**SOURCE PASSAGE:**
..............................

Description from
Flora of China
Shrubs or trees, unarmed. Raphides absent. Leaves opposite, sometimes with domatia; stipules caducous, interpetiolar, triangular, acute. Inflorescences terminal and sometimes in axils of uppermost leaves giving tripartite appearance, cymose and usually rounded-corymbiform, pedunculate, bracteate with bracts caducous. Flowers pedicellate, bisexual, distylous, generally showy. Calyx limb deeply 5-lobed, lobes well developed to subleaflike, usually deciduous shortly after anthesis and often before corolla. Corolla red to pink or white, salverform; tube prolonged and in long-styled form expanded in throat to enclose anthers, with upper part of throat spreading with lobes at anthesis, glabrous inside; lobes 5, imbricate (and apparently quincuncial) in bud, rounded, margins usually crisped and slightly irregular, sometimes with a lamellate basal appendage on each side. Stamens 5, inserted in upper part of corolla tube, included in long-styled form or partially to completely exserted in short-styled form; filaments short; anthers dorsifixed. Ovary 2-celled, ovules numerous in each cell on axile placentas; stigmas 2, linear, included in short-styled form or exserted in long-styled form. Fruit capsular, obovoid to ellipsoid, smooth, septicidally dehiscent from apex for half or completely, woody, becoming deflexed, with calyx limb caducous; seeds numerous, small, fusiform, flattened, prolonged into narrow wings at each end; endosperm fleshy; embryo minute, slightly clavate; cotyledons obtuse.

..............................

**ENTRIES PROVIDED:**

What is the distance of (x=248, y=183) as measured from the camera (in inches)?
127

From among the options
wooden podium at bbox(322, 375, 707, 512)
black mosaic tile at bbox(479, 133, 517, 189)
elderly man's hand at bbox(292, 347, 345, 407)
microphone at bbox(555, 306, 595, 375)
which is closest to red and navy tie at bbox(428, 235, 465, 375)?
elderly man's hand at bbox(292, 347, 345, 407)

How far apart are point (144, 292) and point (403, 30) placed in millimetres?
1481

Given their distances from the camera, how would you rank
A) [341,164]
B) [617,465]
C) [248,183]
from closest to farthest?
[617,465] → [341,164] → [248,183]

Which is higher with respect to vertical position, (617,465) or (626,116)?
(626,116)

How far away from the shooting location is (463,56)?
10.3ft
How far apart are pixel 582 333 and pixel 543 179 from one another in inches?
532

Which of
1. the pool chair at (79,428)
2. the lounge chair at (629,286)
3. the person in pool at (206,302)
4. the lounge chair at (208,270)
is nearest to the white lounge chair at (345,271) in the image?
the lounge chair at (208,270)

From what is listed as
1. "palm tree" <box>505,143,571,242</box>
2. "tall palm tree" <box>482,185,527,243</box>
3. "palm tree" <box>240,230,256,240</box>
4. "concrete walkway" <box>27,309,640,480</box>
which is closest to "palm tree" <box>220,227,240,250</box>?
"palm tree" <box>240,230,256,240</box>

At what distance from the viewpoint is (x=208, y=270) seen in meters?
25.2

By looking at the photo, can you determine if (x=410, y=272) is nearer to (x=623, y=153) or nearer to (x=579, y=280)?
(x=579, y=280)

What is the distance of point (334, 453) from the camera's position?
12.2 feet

..............................

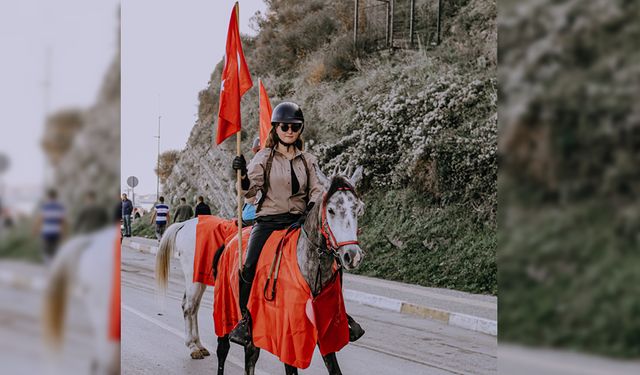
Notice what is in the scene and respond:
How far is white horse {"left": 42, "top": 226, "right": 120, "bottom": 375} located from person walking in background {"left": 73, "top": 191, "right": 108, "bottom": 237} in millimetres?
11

..............................

**YOUR TASK:**
Write a continuation of the Flora of China plant description, starting after its final sentence. You can set the records aside; they are not needed here.

**EXERCISE OUTPUT:**
The relationships of Luculia have not been clear until recently, when molecular studies (e.g., Bremer et al., Syst. Biol. 48: 413-435. 1999) found it to be basal in the Rubiaceae. Additional references regarding Luculia’s biology and classification, not listed here, were cited by Rydin et al. (Pl. Syst. Evol. 278: 101-120. 2009).
The treatment here summarizes the existing taxonomy, as a basis for future work; it seems possible that there are only two species in China, but evaluation of this is beyond the scope of this study and the available specimens. Hutchinson (in Sargent, Pl. Wilson. 3: 408. 1916) gave taxonomic significance at the species level to the presence vs. absence of "striking flap-like processes upon and continuous between the lobes of the corolla" for separating species of Luculia; these structures have not been much studied or detailed by other authors.
About five species: Bhutan, China, India, Myanmar, Nepal, Thailand, Vietnam; three species (one endemic) in China.